Esercizio 1 -
Nell'articolo sui cugini Benazzi, a chi è stato affidato l'esame autoptico?
Esercizio 2 -
Ricopia parola per parola il passo dell'articolo sui cugini Benazzi che si apre con le parole contenenti "Tra le ipotesi" e si chiude con "da gravi patologie.".

Estratto del documento -
----------------

Mercoledì 3 marzo è stato conferito l’incarico per eseguire l’autopsia su Riccardo e Dario Benazzi, i due cugini di 64 e 70 anni i cui corpi sono stati ritrovati carbonizzati nella serata del 28 febbraio in un campo agricolo a Rero di Tresignana, in provincia di Ferrara, all’interno di un’auto di proprietà di Riccardo Benazzi.
L’esame autoptico, affidato alla dottoressa Raffaella Marino e in programma nella giornata di venerdì 5 marzo, avrà il compito di fornire ai carabinieri – coordinati nelle indagini dal pubblico ministero Lisa Busato – elementi utili per ricostruire la dinamica di quanto accaduto.
Tra le ipotesi al vaglio degli investigatori c’è quella di un duplice omicidio, che potrebbe essere stato commesso da una terza persona che poi si è allontanata dalla scena del crimine prima dell’arrivo di forze dell’ordine e vigili del fuoco, oppure quella di un possibile omicidio-suicidio: la famiglia, infatti, poche ore prima del ritrovamento delle vittime aveva segnalato la scomparsa di Riccardo Benazzi, sostenendo che si fosse allontanato (senza dare spiegazioni) in compagnia del cugino, affetto da gravi patologie.

----------------

Dati disponibili -
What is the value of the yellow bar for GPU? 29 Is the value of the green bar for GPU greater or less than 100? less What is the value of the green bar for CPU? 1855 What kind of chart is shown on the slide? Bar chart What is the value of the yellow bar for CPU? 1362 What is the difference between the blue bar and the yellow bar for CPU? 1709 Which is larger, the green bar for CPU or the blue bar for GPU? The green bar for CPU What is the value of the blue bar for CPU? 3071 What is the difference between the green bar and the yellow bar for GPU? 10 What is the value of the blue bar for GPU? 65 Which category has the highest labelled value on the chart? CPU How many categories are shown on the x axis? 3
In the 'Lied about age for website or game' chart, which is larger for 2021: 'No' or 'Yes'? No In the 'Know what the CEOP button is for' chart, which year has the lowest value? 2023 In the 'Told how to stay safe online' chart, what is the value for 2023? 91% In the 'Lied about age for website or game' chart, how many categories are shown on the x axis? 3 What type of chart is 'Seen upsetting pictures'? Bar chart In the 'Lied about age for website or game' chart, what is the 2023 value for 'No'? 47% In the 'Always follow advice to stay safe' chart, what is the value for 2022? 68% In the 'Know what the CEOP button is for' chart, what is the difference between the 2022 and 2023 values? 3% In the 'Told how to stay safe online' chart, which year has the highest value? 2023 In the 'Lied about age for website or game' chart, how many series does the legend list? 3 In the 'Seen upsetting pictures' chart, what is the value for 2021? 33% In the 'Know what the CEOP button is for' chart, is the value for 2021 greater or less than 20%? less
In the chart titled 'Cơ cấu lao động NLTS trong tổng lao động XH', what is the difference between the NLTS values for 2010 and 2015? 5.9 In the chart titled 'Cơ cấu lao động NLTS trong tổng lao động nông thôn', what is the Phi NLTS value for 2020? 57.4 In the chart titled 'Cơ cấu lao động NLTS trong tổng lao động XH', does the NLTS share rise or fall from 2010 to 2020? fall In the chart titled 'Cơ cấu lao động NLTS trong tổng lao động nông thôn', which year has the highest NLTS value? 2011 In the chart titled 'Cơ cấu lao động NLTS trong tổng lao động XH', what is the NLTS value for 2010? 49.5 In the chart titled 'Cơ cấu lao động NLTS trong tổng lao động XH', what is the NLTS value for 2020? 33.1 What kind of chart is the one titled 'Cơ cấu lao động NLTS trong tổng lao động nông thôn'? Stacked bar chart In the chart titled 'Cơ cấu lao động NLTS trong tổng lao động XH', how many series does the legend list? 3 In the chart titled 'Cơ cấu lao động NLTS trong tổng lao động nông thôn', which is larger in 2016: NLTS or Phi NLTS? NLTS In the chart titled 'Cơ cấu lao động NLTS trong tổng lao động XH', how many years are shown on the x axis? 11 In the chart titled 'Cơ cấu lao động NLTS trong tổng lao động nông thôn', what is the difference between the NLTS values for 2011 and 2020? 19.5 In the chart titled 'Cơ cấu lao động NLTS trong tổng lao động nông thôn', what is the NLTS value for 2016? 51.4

----------------

Risposta scritta 1 -
Alla dottoressa Raffaella Marino.

Risposta scritta 2 -
Tra le ipotesi al vaglio degli investigatori c’è quella di un duplice omicidio, che potrebbe essere stato commesso da una terza persona che poi si è allontanata dalla scena del crimine prima dell’arrivo di forze dell’ordine e vigili del fuoco, oppure quella di un possibile omicidio-suicidio: la famiglia, infatti, poche ore prima del ritrovamento delle vittime aveva segnalato la scomparsa di Riccardo Benazzi, sostenendo che si fosse allontanato (senza dare spiegazioni) in compagnia del cugino, affetto da gravi patologie.